A présent sur le podium, se trouve une chanteuse. L'homme a délaissé la scène pour se retrouver aux cotés d'Aurore. Ils discutent et sourient à n'en point finir.

- On peut rentrer à présent qu'il a fini sa prestation ? Je suis fatigué.

- Oui, Steve. Mais avant, je tiens à le féliciter.

- Ne fais pas cela, Rita ! Laisse Aurore tranquille ! ajoute-t-il en gardant mon bras.

Avec tact, je retire mon bras.

- Je me fiche d'Aurore. C'est lui que je veux féliciter et tu n'as pas à être jaloux, mon petit coeur ! dis-je en affichant un faux sourire.

A pas lents, je me dirige vers les deux soi-disant amis.


******

Femi AKONDE

La voix presque mélodieuse d'une jolie créature métisse interrompt la discussion entre Aurore et moi. Sur des escarpins noirs, elle porte une courte robe rouge assez moulante.

- Bonsoir, beau gosse ! dit-elle sans prêter attention à Aurore.

Je trouve cela déplacé, mais je lui rends quand même son salut. Aurore la toise.

- Je tiens à te féliciter. Tu chantes très bien.

Je sens qu'elle essaie de m'impressionner, voire même de me séduire. C'est vrai qu'elle est très belle, mais elle n'est du tout pas mon genre de femme.

- Ah Aurore ! Je ne t'avais pas remarquée. Je vois que tu es en pleine forme.

Aurore continue de la regarder sans dire mot. Je ne savais pas qu'elles se connaissaient.

- Steve et moi, nous nous faisions beaucoup de souci pour toi. D'ailleurs, il est là-bas ! ajoute-t-elle en pointant l'index vers un point de la salle.


J'essaie de comprendre ce qui se passe. Il y a quelque chose qui m'échappe.

- Je vois ! répond simplement Aurore.

- Bon, je vous laisse. J'espère, beau gosse, qu'on se reverra.

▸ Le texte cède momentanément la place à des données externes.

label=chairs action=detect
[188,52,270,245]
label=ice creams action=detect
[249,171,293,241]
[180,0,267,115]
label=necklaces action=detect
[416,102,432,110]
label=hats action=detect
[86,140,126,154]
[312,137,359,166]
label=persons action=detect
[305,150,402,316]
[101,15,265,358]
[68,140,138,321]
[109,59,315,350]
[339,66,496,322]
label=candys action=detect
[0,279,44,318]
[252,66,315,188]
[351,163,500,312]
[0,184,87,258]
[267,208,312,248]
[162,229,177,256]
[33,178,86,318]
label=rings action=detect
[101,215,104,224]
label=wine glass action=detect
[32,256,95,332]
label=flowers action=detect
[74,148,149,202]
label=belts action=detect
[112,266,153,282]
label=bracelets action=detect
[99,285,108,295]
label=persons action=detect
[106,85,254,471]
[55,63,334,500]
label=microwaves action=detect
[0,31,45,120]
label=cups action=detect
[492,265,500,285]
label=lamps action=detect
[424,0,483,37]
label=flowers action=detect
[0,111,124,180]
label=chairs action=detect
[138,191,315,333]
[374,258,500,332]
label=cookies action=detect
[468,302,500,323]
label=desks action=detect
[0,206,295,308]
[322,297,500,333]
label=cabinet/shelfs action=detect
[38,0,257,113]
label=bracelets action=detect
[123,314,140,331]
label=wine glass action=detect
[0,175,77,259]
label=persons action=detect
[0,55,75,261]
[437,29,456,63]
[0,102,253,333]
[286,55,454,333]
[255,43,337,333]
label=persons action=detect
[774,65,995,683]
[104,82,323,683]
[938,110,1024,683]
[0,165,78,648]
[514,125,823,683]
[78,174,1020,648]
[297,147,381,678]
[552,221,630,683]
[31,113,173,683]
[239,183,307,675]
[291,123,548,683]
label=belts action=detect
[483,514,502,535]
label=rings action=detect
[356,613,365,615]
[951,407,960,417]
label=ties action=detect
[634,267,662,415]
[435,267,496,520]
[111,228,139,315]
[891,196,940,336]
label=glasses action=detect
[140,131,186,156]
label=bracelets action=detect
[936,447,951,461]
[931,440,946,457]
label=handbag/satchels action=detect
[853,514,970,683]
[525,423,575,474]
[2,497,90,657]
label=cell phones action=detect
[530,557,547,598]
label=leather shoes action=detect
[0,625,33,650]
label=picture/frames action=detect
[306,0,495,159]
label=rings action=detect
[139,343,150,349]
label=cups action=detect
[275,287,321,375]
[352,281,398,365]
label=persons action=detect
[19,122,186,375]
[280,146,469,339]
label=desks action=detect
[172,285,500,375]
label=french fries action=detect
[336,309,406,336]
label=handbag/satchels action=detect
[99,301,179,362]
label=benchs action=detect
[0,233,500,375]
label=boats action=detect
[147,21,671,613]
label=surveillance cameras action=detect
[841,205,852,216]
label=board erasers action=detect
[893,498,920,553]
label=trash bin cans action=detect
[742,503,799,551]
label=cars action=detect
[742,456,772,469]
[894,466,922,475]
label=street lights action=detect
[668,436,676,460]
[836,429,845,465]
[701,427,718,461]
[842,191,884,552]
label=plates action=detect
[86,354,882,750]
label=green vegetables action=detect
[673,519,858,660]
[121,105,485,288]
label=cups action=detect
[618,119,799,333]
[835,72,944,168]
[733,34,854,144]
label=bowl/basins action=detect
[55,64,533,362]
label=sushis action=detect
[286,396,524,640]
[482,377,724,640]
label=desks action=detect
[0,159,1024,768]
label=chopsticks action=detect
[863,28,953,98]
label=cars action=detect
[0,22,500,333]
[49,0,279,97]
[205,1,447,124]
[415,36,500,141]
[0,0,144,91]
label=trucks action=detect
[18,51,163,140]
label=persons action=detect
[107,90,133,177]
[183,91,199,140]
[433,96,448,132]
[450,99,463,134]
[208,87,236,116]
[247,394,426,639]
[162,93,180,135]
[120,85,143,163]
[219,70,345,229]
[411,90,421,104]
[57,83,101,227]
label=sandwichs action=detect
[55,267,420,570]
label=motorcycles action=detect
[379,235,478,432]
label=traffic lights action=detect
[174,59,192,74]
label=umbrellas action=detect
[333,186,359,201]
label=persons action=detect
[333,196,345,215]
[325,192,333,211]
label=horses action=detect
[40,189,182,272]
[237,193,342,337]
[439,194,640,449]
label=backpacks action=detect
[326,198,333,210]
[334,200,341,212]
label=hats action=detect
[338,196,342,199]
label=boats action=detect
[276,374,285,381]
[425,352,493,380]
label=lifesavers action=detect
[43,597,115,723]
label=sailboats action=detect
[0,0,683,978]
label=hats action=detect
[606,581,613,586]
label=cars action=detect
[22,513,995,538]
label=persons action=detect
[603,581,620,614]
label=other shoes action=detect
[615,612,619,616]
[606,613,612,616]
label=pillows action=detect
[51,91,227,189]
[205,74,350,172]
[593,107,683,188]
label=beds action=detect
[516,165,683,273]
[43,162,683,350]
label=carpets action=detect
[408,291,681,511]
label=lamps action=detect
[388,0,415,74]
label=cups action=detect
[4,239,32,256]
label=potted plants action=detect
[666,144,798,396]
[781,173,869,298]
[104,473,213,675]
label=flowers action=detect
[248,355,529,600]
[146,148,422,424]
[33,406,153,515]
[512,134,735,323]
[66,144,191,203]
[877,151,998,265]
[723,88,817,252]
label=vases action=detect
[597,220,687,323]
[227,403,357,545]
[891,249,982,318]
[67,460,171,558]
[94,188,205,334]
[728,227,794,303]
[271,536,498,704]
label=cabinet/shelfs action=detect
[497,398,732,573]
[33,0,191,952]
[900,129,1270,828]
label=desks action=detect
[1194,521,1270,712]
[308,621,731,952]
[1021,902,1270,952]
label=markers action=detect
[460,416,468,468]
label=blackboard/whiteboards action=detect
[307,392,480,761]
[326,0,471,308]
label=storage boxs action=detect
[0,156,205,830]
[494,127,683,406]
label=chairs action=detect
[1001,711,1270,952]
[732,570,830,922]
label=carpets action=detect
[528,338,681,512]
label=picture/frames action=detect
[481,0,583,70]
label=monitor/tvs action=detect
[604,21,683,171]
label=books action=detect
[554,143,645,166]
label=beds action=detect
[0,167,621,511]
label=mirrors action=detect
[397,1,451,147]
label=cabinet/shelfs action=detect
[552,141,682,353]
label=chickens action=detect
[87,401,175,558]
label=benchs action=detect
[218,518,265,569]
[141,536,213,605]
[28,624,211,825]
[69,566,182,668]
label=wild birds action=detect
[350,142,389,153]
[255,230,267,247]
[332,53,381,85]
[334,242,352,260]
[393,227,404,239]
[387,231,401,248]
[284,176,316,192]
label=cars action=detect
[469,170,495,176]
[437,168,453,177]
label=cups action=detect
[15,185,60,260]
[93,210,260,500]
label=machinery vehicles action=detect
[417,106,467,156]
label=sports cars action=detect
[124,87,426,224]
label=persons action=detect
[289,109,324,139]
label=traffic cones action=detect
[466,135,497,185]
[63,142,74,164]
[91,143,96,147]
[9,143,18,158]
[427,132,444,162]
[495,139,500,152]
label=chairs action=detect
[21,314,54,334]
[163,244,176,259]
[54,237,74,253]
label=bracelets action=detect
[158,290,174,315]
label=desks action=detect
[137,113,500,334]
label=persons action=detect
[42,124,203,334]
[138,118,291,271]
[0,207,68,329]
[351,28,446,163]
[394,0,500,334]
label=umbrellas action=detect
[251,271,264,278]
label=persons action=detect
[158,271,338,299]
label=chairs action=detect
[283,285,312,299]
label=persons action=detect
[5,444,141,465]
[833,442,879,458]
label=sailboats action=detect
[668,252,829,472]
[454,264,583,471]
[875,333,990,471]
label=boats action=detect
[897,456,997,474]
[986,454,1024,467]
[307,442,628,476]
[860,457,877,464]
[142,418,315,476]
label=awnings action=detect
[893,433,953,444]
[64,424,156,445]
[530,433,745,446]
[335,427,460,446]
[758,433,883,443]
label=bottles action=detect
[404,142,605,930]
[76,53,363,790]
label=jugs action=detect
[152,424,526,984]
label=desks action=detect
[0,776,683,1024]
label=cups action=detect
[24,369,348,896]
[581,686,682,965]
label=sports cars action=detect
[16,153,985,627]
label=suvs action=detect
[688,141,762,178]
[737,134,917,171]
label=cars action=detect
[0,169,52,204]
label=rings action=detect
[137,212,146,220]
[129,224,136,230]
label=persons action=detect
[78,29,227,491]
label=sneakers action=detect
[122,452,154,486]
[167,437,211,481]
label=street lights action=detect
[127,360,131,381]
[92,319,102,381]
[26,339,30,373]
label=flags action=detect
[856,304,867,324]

L'inconnue est partie, mais Aurore semble encore troublée. Elle a la tête baissée. Là, je comprends tout. La métisse est certainement celle qui lui a piqué son ex. Et l'ex en question n'est nul autre que le Steve assis là-bas. Je pose une main sur celle d'Aurore.

- On peut s'en aller d'ici si tu le souhaites. Je n'ai plus de prestation à faire.

Elle hoche la tête. Je pousse son fauteuil jusqu'à la sortie. Dans notre traversée, nous passons devant le couple en question. Aurore jette un regard vers l'homme, qui la regarde furtivement avant de détourner la tête. Je sens qu'elle pleure. Elle vient de passer ses mains sur ses joues.

J'ai vraiment mal pour elle. Si seulement, elle pouvait m'aimer rien qu'un peu, je m'évertuerai jour après jour à lui faire oublier son ex. Hélas ! Je ne suis qu'un ami pour elle et en tant que tel, je reste limité dans mes actions. Je la conduis jusqu'à sa voiture et la porte à l'intérieur.

- Ça ira ?

Elle fait juste Oui de la tête. Elle n'a pas envie de me parler. C'est compréhensible. Je prends congés d'elle et regarde sa voiture s'éloigner. Je soupire longuement puis je finis par hausser les épaules. La voir ainsi m'attriste profondément. Mais qu'y puis-je ? Elle aime encore son ex et c'est normal qu'elle souffre à chaque fois qu'elle le voit avec l'autre femme.

Résigné donc, je me dirige vers le garde-vélo pour récupérer ma moto.